Task input start
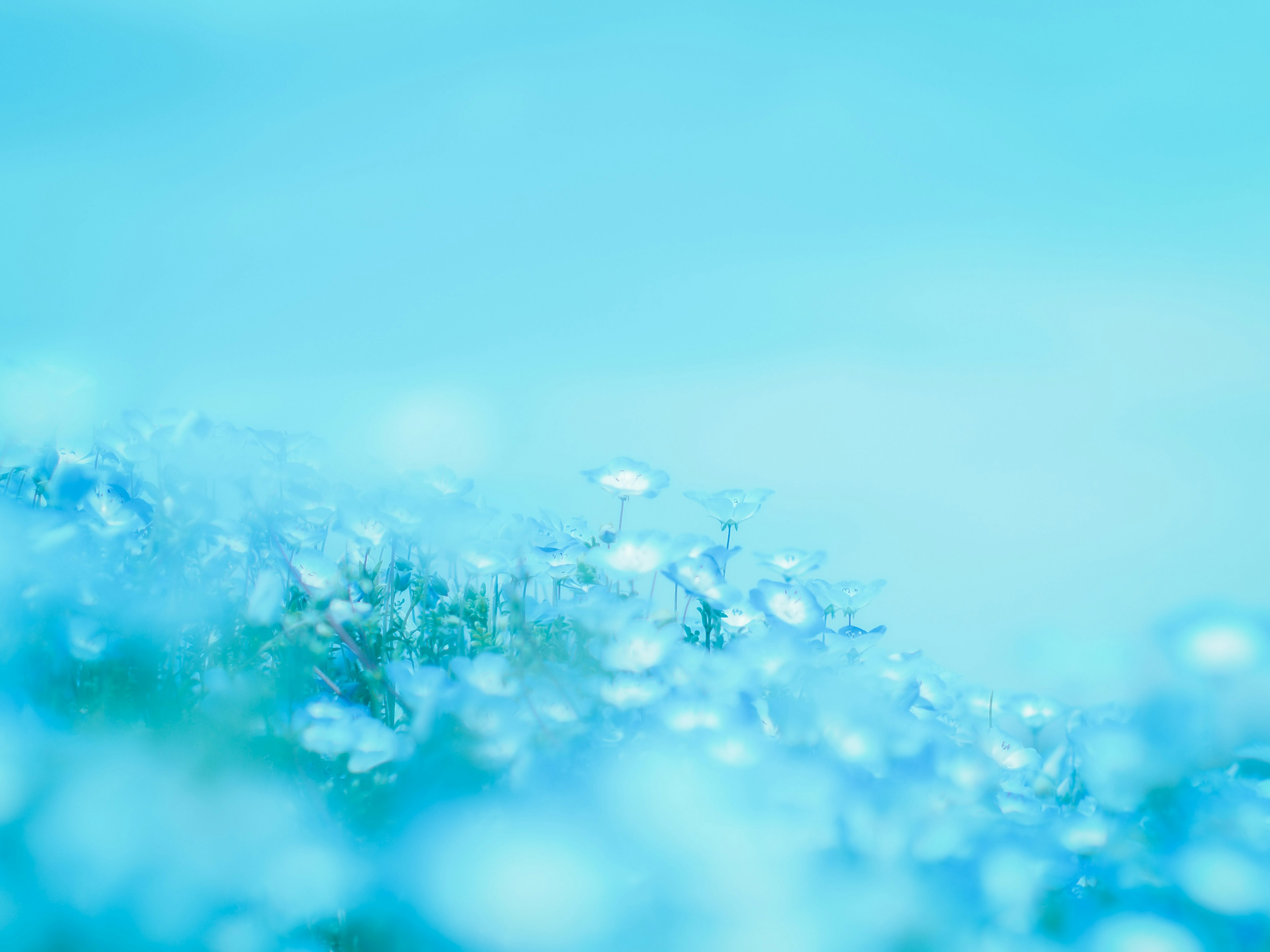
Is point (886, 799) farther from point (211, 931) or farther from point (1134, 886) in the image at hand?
point (211, 931)

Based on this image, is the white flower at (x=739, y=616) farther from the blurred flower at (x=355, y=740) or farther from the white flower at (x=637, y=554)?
the blurred flower at (x=355, y=740)

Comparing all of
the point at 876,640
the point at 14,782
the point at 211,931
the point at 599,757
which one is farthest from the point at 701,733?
the point at 14,782

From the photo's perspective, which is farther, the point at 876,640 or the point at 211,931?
the point at 876,640

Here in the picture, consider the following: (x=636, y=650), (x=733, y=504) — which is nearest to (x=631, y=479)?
(x=733, y=504)

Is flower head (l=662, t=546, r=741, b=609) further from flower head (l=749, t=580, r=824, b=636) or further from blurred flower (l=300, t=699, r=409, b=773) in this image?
blurred flower (l=300, t=699, r=409, b=773)

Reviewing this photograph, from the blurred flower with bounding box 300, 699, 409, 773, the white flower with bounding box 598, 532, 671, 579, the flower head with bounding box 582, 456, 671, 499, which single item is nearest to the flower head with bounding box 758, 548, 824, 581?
the white flower with bounding box 598, 532, 671, 579

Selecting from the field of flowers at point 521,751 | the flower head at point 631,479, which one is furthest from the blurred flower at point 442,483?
the flower head at point 631,479

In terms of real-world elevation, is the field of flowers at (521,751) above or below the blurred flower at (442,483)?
below
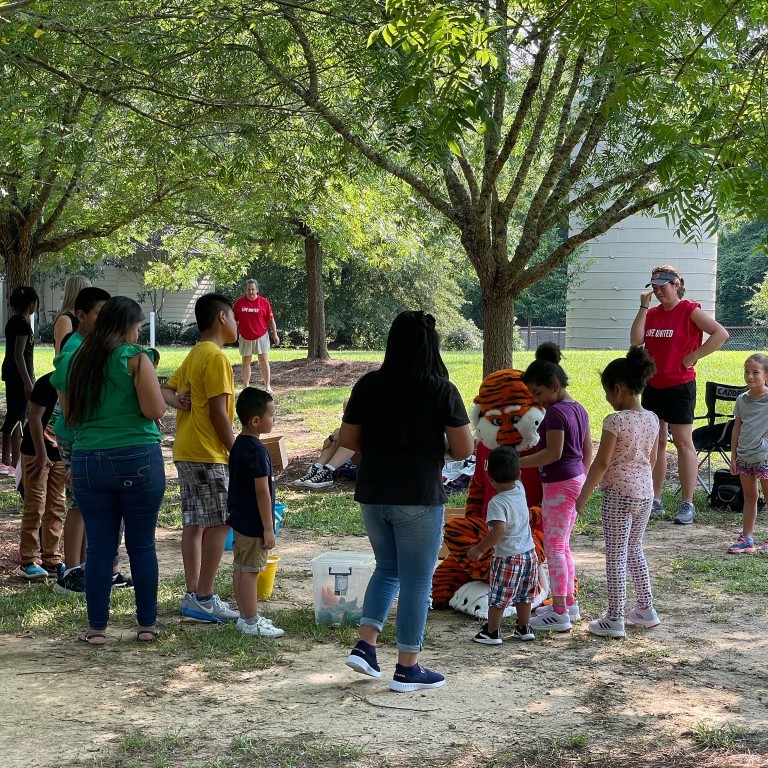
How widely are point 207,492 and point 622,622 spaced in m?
2.42

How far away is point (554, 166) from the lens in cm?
1012

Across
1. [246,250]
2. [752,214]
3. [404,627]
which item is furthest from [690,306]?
[246,250]

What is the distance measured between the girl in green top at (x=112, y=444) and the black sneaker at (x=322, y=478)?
4.98 meters

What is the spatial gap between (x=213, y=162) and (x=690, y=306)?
16.7ft

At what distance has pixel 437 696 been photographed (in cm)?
470

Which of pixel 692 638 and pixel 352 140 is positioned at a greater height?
pixel 352 140

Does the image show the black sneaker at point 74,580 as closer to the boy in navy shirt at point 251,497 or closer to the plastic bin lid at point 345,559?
the boy in navy shirt at point 251,497

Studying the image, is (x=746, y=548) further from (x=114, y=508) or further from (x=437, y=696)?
(x=114, y=508)

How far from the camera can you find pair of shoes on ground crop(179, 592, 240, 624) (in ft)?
19.1

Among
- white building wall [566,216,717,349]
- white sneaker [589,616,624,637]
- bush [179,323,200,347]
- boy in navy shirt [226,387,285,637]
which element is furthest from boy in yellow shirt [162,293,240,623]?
bush [179,323,200,347]

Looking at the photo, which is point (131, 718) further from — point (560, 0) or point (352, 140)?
point (352, 140)

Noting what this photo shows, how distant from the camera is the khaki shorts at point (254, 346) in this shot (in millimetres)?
17453

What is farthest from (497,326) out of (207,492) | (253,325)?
(253,325)

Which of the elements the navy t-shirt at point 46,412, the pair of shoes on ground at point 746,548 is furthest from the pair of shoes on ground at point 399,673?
the pair of shoes on ground at point 746,548
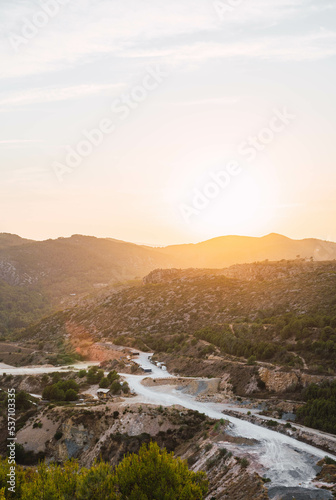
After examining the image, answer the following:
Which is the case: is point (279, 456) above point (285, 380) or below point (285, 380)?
below

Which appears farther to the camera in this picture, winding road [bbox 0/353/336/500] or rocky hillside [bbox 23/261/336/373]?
rocky hillside [bbox 23/261/336/373]

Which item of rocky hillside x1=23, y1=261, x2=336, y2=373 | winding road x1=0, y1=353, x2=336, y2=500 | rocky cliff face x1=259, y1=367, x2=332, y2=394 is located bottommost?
winding road x1=0, y1=353, x2=336, y2=500

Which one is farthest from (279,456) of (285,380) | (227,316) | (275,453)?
(227,316)

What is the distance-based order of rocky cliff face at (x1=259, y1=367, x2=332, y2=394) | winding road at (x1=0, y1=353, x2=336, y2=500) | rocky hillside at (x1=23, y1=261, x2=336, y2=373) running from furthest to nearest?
rocky hillside at (x1=23, y1=261, x2=336, y2=373), rocky cliff face at (x1=259, y1=367, x2=332, y2=394), winding road at (x1=0, y1=353, x2=336, y2=500)

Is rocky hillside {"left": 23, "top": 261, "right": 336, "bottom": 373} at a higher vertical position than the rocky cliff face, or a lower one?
higher

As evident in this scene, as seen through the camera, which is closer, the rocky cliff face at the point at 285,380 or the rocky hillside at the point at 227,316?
the rocky cliff face at the point at 285,380

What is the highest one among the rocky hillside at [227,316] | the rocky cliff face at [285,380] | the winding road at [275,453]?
the rocky hillside at [227,316]

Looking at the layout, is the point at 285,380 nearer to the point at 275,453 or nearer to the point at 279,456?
the point at 275,453

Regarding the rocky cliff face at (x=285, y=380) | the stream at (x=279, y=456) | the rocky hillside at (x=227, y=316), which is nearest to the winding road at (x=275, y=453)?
the stream at (x=279, y=456)

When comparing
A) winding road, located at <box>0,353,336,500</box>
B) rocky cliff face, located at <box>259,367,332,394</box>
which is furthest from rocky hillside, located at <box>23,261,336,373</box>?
winding road, located at <box>0,353,336,500</box>

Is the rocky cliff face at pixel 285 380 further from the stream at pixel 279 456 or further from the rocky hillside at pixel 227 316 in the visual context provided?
the stream at pixel 279 456

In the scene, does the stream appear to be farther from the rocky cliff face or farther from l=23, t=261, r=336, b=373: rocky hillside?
l=23, t=261, r=336, b=373: rocky hillside

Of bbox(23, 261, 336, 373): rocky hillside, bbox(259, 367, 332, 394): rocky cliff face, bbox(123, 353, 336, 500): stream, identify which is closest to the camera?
bbox(123, 353, 336, 500): stream

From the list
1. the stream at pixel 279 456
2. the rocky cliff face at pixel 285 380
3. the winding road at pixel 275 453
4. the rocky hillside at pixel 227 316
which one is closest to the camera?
the stream at pixel 279 456
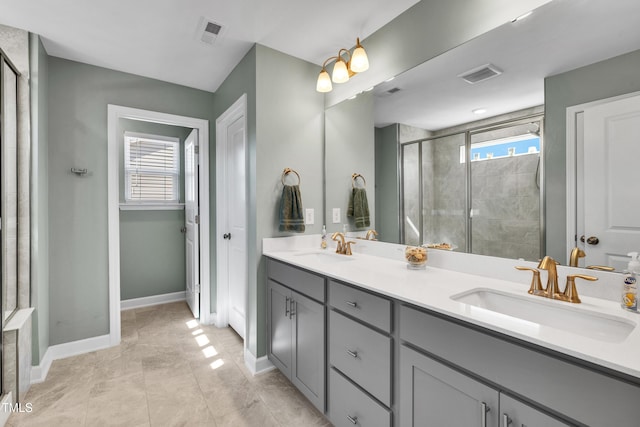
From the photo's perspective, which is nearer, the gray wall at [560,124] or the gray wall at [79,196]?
the gray wall at [560,124]

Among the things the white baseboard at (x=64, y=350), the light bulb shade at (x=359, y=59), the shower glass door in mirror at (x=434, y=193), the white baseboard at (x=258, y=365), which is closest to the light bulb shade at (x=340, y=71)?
the light bulb shade at (x=359, y=59)

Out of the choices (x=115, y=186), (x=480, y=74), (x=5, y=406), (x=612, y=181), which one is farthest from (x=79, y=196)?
(x=612, y=181)

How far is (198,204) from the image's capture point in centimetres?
315

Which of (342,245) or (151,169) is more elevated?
(151,169)

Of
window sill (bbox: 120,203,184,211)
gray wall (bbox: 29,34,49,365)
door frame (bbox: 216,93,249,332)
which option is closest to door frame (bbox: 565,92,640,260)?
door frame (bbox: 216,93,249,332)

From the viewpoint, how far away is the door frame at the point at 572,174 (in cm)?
116

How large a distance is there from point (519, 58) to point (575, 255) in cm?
89

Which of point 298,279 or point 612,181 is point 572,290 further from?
point 298,279

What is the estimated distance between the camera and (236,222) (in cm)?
286

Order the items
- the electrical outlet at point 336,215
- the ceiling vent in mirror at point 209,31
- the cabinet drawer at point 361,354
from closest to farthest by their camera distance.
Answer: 1. the cabinet drawer at point 361,354
2. the ceiling vent in mirror at point 209,31
3. the electrical outlet at point 336,215

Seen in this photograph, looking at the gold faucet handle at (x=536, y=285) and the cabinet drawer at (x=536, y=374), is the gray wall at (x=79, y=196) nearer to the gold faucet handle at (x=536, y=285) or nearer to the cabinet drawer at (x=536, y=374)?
the cabinet drawer at (x=536, y=374)

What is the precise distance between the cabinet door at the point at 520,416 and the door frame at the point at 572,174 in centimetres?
69

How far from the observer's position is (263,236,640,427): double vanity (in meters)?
0.75

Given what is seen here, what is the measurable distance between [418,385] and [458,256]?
76 centimetres
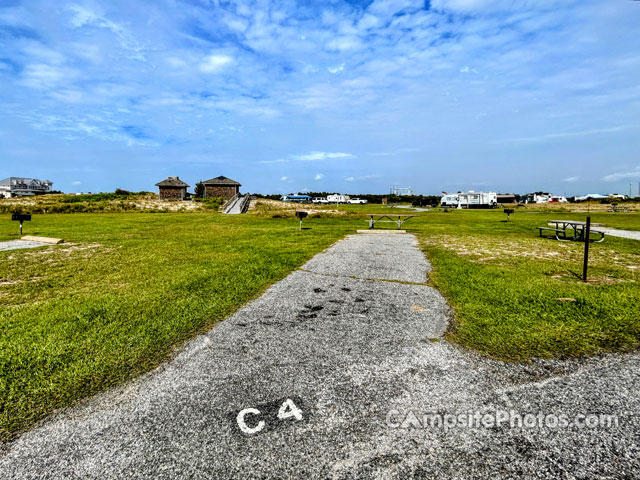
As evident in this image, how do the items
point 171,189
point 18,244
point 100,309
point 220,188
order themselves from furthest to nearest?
point 220,188 → point 171,189 → point 18,244 → point 100,309

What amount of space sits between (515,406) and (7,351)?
18.1 feet

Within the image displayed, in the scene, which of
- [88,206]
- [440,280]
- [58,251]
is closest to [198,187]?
[88,206]

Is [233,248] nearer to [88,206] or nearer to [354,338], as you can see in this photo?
[354,338]

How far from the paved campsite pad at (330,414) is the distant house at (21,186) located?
139 m

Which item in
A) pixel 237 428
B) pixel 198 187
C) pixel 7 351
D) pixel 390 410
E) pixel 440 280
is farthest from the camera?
pixel 198 187

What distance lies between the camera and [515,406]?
285 centimetres

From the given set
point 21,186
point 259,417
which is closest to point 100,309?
point 259,417

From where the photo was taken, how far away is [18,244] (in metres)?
12.6

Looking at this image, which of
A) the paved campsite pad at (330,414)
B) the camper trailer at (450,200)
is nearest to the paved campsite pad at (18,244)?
the paved campsite pad at (330,414)

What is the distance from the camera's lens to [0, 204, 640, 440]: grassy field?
3.47 m

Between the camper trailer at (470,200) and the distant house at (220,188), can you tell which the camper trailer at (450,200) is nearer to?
the camper trailer at (470,200)

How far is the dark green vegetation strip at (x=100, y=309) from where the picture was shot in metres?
3.21

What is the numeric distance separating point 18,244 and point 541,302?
17.3 meters

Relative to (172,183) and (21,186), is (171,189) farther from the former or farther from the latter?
(21,186)
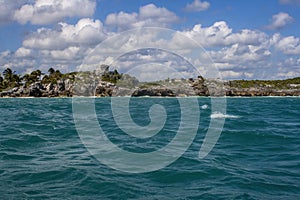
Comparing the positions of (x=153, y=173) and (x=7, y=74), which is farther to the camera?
(x=7, y=74)

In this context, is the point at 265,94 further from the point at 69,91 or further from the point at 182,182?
the point at 182,182

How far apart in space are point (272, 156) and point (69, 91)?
512ft

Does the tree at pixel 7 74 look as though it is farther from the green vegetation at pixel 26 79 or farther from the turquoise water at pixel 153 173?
the turquoise water at pixel 153 173

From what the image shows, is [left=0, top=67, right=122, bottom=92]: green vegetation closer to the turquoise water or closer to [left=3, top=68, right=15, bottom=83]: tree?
[left=3, top=68, right=15, bottom=83]: tree

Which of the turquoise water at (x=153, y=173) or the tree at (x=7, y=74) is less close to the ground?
the tree at (x=7, y=74)

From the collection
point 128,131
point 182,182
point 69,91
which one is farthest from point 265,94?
point 182,182

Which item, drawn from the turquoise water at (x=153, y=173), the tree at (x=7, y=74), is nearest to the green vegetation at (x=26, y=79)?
the tree at (x=7, y=74)

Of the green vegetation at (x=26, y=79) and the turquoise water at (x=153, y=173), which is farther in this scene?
the green vegetation at (x=26, y=79)

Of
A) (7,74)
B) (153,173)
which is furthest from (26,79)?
(153,173)

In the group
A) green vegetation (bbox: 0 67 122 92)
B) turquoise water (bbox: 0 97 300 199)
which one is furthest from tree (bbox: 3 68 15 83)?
turquoise water (bbox: 0 97 300 199)

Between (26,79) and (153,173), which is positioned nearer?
(153,173)

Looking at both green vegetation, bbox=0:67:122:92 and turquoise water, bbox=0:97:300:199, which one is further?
green vegetation, bbox=0:67:122:92

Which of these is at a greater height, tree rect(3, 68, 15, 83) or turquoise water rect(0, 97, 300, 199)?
tree rect(3, 68, 15, 83)

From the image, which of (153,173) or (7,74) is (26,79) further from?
(153,173)
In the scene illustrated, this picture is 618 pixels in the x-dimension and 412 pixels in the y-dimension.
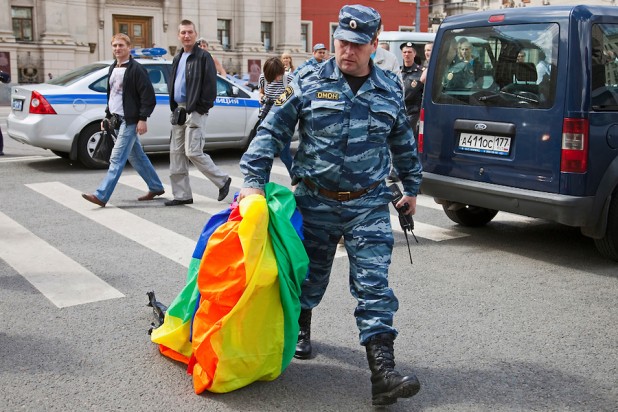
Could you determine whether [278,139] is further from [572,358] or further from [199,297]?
[572,358]

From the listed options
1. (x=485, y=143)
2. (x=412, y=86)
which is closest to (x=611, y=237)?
(x=485, y=143)

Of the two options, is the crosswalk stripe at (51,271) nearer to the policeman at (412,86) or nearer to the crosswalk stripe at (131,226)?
the crosswalk stripe at (131,226)

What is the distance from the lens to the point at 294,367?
13.3ft

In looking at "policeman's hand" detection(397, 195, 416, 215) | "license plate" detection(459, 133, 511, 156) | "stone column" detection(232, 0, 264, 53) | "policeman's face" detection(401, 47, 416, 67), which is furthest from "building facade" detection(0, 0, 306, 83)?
"policeman's hand" detection(397, 195, 416, 215)

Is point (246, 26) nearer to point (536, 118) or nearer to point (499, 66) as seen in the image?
point (499, 66)

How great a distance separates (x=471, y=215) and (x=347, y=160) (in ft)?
13.7

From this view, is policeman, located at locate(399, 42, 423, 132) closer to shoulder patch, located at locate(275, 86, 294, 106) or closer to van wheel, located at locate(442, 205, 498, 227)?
van wheel, located at locate(442, 205, 498, 227)

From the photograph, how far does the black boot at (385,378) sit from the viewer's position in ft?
11.3

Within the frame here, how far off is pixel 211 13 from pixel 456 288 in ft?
136

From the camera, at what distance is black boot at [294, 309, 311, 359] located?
13.6 feet

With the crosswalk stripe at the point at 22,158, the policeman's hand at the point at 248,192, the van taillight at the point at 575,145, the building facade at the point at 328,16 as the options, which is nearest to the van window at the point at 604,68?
the van taillight at the point at 575,145

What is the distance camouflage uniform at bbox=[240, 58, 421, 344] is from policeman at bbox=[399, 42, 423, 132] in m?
6.97

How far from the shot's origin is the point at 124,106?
8.39 m

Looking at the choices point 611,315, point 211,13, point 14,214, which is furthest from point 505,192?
point 211,13
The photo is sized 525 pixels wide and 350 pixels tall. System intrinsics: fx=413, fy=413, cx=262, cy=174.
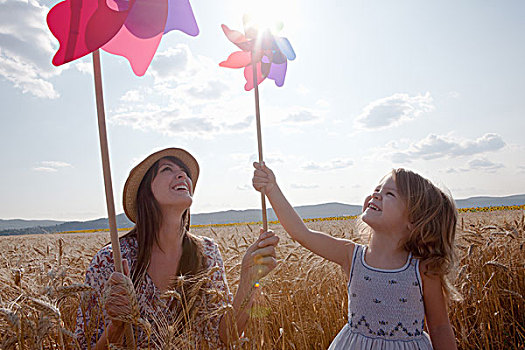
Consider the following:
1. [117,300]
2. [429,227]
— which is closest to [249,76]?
[429,227]

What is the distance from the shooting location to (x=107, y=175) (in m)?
1.47

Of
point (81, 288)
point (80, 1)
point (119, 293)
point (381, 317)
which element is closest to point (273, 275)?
point (381, 317)

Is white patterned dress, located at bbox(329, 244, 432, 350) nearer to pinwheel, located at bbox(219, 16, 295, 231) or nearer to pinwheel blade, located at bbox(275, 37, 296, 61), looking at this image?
pinwheel, located at bbox(219, 16, 295, 231)

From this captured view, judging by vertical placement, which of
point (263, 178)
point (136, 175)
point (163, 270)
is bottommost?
point (163, 270)

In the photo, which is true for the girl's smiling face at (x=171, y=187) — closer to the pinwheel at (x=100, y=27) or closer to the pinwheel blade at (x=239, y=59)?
→ the pinwheel blade at (x=239, y=59)

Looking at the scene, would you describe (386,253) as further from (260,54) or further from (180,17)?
(180,17)

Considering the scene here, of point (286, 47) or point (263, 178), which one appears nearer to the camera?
point (263, 178)

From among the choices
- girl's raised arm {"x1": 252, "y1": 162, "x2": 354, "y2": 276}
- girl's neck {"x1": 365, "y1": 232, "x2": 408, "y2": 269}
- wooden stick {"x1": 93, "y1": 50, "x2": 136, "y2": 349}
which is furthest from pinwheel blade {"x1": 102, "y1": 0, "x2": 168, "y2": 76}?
girl's neck {"x1": 365, "y1": 232, "x2": 408, "y2": 269}

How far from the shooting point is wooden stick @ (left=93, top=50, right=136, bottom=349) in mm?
1438

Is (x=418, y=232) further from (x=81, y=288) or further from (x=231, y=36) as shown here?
(x=81, y=288)

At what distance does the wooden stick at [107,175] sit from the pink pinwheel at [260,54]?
73 centimetres

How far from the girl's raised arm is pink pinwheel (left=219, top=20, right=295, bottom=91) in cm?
49

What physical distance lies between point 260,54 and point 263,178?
0.63m

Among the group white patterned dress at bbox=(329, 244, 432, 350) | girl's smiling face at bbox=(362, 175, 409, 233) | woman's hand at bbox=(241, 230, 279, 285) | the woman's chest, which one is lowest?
white patterned dress at bbox=(329, 244, 432, 350)
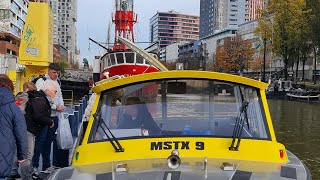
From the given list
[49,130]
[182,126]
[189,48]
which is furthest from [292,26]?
[189,48]

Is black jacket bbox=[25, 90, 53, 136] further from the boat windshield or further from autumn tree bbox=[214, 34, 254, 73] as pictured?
autumn tree bbox=[214, 34, 254, 73]

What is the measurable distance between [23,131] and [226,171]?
236 centimetres

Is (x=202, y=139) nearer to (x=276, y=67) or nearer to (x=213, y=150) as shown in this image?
(x=213, y=150)

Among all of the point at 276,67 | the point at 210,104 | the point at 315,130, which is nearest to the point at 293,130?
the point at 315,130

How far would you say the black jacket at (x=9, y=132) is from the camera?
15.4ft

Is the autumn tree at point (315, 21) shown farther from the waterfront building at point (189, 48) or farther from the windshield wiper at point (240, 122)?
the waterfront building at point (189, 48)

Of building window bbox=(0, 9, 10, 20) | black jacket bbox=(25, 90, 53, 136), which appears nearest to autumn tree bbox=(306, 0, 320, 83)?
building window bbox=(0, 9, 10, 20)

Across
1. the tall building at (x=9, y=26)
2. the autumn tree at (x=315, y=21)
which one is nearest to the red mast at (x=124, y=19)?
the autumn tree at (x=315, y=21)

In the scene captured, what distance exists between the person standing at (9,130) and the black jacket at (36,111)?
6.98 feet

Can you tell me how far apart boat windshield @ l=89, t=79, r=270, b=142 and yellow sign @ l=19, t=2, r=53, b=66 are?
461 inches

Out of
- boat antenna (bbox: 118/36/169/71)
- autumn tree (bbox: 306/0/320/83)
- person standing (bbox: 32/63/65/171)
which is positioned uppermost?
autumn tree (bbox: 306/0/320/83)

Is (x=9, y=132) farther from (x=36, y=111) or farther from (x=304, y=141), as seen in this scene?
(x=304, y=141)

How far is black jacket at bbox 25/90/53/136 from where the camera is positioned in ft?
22.9

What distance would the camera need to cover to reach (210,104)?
15.1 feet
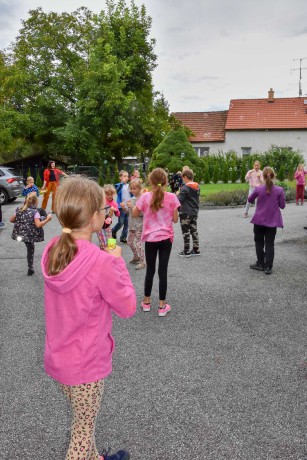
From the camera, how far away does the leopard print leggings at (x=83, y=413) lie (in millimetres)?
2211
Task input end
Task details:
Restate word for word only the lines from the one with "Is the autumn" through the last line of the material, both included. Any picture should be left out.

Full output:
Is the autumn tree at point (315, 21) shown farther from the waterfront building at point (189, 48) or farther from the windshield wiper at point (240, 122)?
the waterfront building at point (189, 48)

Of building window bbox=(0, 9, 10, 20) | black jacket bbox=(25, 90, 53, 136), which appears nearest to autumn tree bbox=(306, 0, 320, 83)?
building window bbox=(0, 9, 10, 20)

Across
1. the tall building at (x=9, y=26)
2. the autumn tree at (x=315, y=21)
which one is nearest to the red mast at (x=124, y=19)?
the autumn tree at (x=315, y=21)

In the scene captured, what distance exists between the person standing at (9,130) and the black jacket at (36,111)?
6.98 feet

Can you tell me how far apart boat windshield @ l=89, t=79, r=270, b=142 and yellow sign @ l=19, t=2, r=53, b=66 are?
461 inches

Out of
- boat antenna (bbox: 118/36/169/71)
- autumn tree (bbox: 306/0/320/83)
- person standing (bbox: 32/63/65/171)
which is positioned uppermost?
autumn tree (bbox: 306/0/320/83)

Is (x=9, y=132) farther from (x=36, y=111) or farther from (x=304, y=141), as seen in this scene?
(x=304, y=141)

How far is black jacket at bbox 25/90/53/136 from where the camera is positioned in ft?
22.9

What distance would the camera need to cover to reach (210,104)?
15.1 feet
From the camera, how far away does the leopard print leggings at (x=83, y=413) lie (in millimetres)?
2211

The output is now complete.